## TAREFA ESCRITA 1
Traduza para o inglês esta frase da reportagem sobre o barulho da Villamare Marina: "A festa de Ano Novo foi um capítulo extremo numa situação que já se arrasta há três anos, desde que a marina foi inaugurada."
## TAREFA ESCRITA 2
Segundo a reportagem sobre o barulho da Villamare Marina, quantas vistorias o Disque-Silêncio da Prefeitura de Vitória afirma já ter feito no local?
## TAREFA ESCRITA 3
Escreva o que vem depois da última frase da reportagem sobre o barulho da Villamare Marina.

Moradores reclamam de som alto em excesso provocado pela programação de festas e eventos da empresa; mãe de meninos autistas comenta o quanto as crianças são afetadas pela poluição sonora

Foto: Reprodução/ Leitor Folha Vitória
Eventos e festas na Villamare Marina, em Santa Luiza, incomodam a vizinhança. Disque-Silêncio da Prefeitura de Vitória disse que já fez 84 vistorias no local

O ano de 2022 chegou com transtorno para dois meninos com autismo. Durante a queima de fogos na festa de Réveillon,  na última sexta-feira (31), promovida pela Villamare Marina, os irmãos Guilherme Dias, 11 anos, e Gustavo Dias, 6, que por sua condição possuem hipersensibilidade auditiva, sofreram com o barulho do foguetório e da algazarra do evento. 

Eles são vizinhos da empresa no bairro Santa Luiza, em Vitória. Os pais, a universitária Tarsilayne Dias, 32 anos, e o ferroviário Rafael Dias, 34, chamaram a Polícia Militar. 

A festa de Ano Novo foi um capítulo extremo numa situação que já se arrasta há três anos, desde que a marina foi inaugurada. 

Ela e o marido gravaram vídeos ao longo do mês de dezembro do ano passado para demonstrar o excesso de barulho que são obrigados a conviver. Fizeram uma espécie de “diário do som alto”. “Meus filhos não conseguem ter paz em sua própria casa. Com a chegada do verão praticamente toda noite tem evento”, reclama.

## DADOS COLETADOS

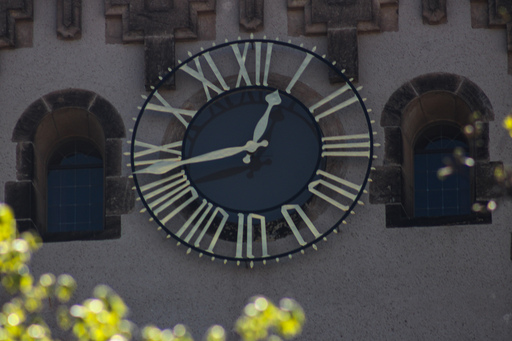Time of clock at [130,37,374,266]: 12:43
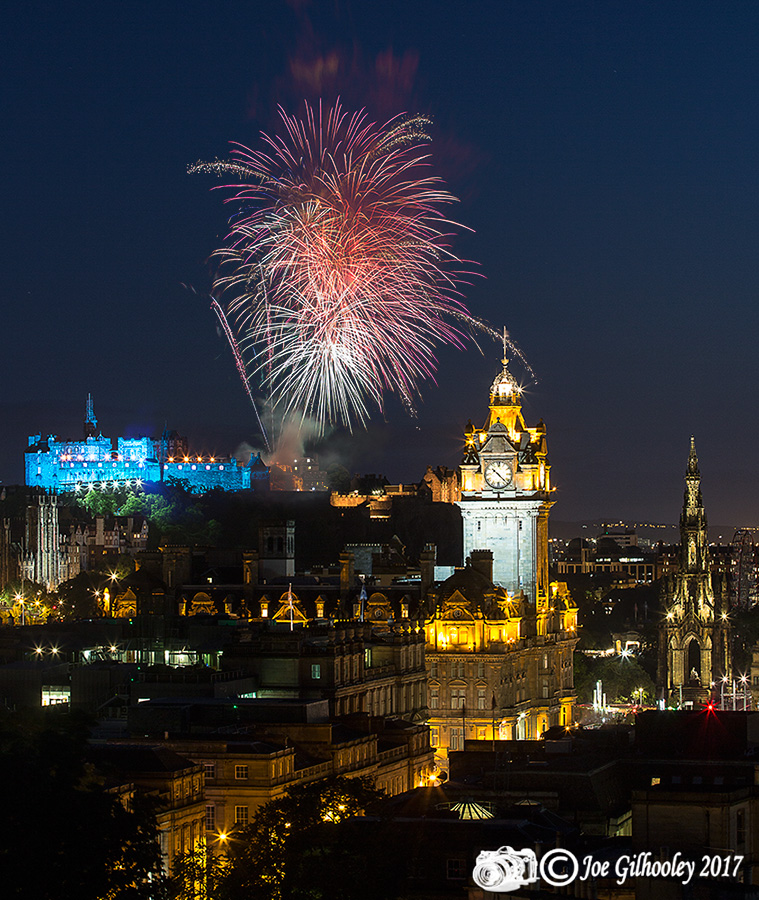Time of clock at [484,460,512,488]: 10:22
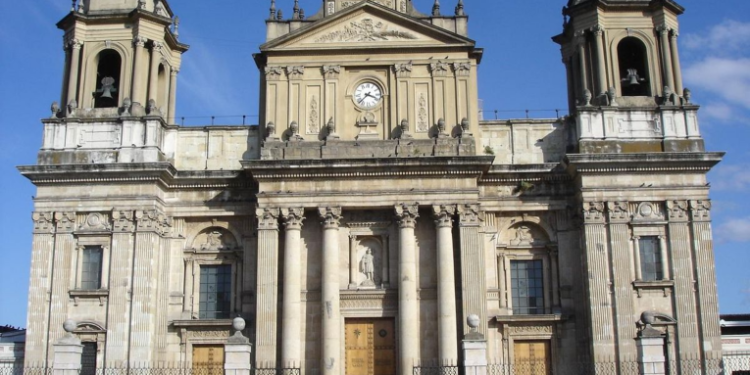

## RESPOSTA 1
The New Year's party was an extreme chapter in a situation that has been dragging on for three years, ever since the marina opened.

## RESPOSTA 2
84 vistorias.

## RESPOSTA 3
Tarsilayne, que mora há 30 anos no local, disse que a empresa não se adequa ao nível de barulho condizente com uma área residencial. Ela já perdeu a conta das vezes em que acionou Disque Silêncio e a Polícia Militar por causa da frequente algazarra ao lado de sua casa. 

“No caso da festa de Réveillon, ela começou às 22h e foi até às cinco da manhã. Não adiantou a gente implorar, pedir para que se baixasse o som por termos crianças com essa situação especial”, recordou, revoltada. 

Ela explicou que as condições especiais das crianças tornam um barulho em excesso muito mais prejudicial. “Para meus filhos, o barulho é gatilho para desregularem, ficam inquietos, podem se machucar. No som alto produzido pela última festa, que fizeram no Ano Novo, Guilherme chegou até a vomitar. Foi desesperador. Os policiais chegaram, pediram e eles baixaram o volume das caixas de som. Mas, o estrago estava feito. Estamos sofrendo até hoje as consequências nas crianças”, afirmou.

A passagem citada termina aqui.